■ READING PASSAGE:
######
Just when I thought that life was perfect, I came to the painful realization that life was not perfect after all. In 2009, I was at a point in my life where I had achieved everything that I had ever hoped for. I had two healthy and beautiful children, a loving husband, supportive parents, and had achieved my educational and professional goals. Everything was together in one package, until it all changed in a matter of seconds.
I was rushed to the hospital early in the morning on June 3, 2009, due to severe neck pain and numbness of my left arm. Within an hour, I became paralyzed from the neck down and was intubated. I was diagnosed with Acute Transverse Myelitis at C6-C7, and the cause was unknown. I ended up with a tracheostomy connected to a respirator and with a feeding tube to maintain my nutrition.
I received extensive rehabilitation for four months in an acute rehab hospital. I gradually progressed with slow return of movement of my extremities. After I made significant improvement, I was discharged home and continued my rehabilitation and recovery surrounded by my loving family in a familiar and comfortable environment. I went home with a tracheostomy and respirator support at night. I was able to walk slowly, but still with significant weakness of all my extremities.
At home, it was a difficult road to recovery. I was surrounded with memories
of things that I was able to do and faced with the reality that the perfect life that I thought I had was no longer there. Being at home with my three-year-old and five-year-old children, who didn’t understand what was going on, was very difficult to see. All they knew was that I was home again, they didn’t realize that I was no longer the same.
My journey to recovery was not easy. It was a road with a lot of uncertainties and fear. With determination and strong faith, I was eventually weaned off from my tracheostomy tube and respirator. I was transitioned to use a BiPAP machine that assisted my breathing while sleeping.
Living with transverse myelitis is a life-awakening journey to a new me. Life-style modification is a must in order for me to function and meet the demands of being a wife, a mother, and a full-time Nursing Director. Living with fatigue, muscle weakness and pain are some of my daily struggles. I continue to require a BiPAP at night to assist my muscles for breathing.
Being at the lowest point of my life made me realize the impact of strong faith that contributed to my recovery. Having strong family support and friends who were around to support my family also gave me the reassurance that things will fall back into place. Life may not be perfect, but I am eternally grateful to have been given the chance to live life a second time around.
######
■ ACTIVITIES:
**A)** In the transverse myelitis account, repeat the passage starting with "Living with transverse" and going on through "muscles for breathing.".
**B)** Translate this sentence from the transverse myelitis account into Spanish: "I received extensive rehabilitation for four months in an acute rehab hospital."
**C)** According to the transverse myelitis account, what was the writer diagnosed with after being rushed to the hospital?
Draw only on the account about transverse myelitis.

■ GIVEN RECORDS:
######
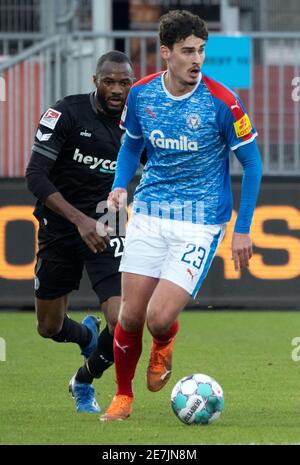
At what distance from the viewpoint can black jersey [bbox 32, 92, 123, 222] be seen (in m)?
8.40

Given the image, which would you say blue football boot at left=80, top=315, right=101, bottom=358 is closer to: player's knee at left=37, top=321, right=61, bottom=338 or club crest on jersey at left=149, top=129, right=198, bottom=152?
player's knee at left=37, top=321, right=61, bottom=338

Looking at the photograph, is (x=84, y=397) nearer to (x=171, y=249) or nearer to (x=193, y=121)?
(x=171, y=249)

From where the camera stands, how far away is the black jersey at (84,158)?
27.6ft

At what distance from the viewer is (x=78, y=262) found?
856cm

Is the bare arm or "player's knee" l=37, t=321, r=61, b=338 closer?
the bare arm

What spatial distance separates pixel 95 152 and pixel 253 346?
336 centimetres

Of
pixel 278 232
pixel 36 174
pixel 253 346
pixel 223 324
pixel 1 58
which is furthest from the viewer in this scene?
pixel 1 58

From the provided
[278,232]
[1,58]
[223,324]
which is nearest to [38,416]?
[223,324]

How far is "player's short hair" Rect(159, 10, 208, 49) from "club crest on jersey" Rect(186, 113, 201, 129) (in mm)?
397

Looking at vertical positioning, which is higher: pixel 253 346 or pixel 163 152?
pixel 163 152

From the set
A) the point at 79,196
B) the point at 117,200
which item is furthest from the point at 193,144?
the point at 79,196

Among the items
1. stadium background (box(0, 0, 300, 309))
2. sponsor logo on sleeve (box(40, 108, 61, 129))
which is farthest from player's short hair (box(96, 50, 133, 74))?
stadium background (box(0, 0, 300, 309))
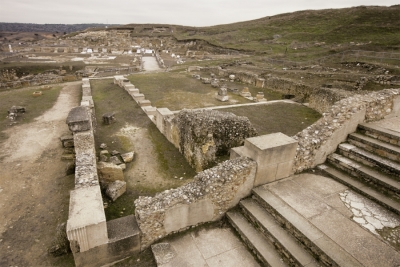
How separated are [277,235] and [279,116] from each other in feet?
27.8

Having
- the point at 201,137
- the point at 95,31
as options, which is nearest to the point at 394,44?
the point at 201,137

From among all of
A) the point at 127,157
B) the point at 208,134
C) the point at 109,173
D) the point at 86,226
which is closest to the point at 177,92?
the point at 127,157

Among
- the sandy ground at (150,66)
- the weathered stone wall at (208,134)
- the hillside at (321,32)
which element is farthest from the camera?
the hillside at (321,32)

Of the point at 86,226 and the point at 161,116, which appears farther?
the point at 161,116

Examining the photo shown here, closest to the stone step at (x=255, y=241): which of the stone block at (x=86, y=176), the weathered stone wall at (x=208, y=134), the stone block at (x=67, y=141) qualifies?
the weathered stone wall at (x=208, y=134)

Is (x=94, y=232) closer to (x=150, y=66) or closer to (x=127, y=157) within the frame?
(x=127, y=157)

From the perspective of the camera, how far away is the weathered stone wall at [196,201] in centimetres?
481

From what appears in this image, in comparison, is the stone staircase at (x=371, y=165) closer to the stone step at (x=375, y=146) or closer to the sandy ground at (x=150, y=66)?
the stone step at (x=375, y=146)

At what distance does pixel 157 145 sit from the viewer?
31.0 ft

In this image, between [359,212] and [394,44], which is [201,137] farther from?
[394,44]

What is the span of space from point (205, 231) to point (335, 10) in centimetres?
7428

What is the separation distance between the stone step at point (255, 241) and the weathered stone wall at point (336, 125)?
2.03 meters

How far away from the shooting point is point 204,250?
478 centimetres

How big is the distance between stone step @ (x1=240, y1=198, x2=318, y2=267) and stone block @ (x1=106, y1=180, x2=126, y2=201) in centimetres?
329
######
■ SOLUTIONS BELOW:
**A)**
Living with transverse myelitis is a life-awakening journey to a new me. Life-style modification is a must in order for me to function and meet the demands of being a wife, a mother, and a full-time Nursing Director. Living with fatigue, muscle weakness and pain are some of my daily struggles. I continue to require a BiPAP at night to assist my muscles for breathing.

**B)** Recibí una rehabilitación intensiva durante cuatro meses en un hospital de rehabilitación aguda.

**C)** Acute Transverse Myelitis at C6-C7.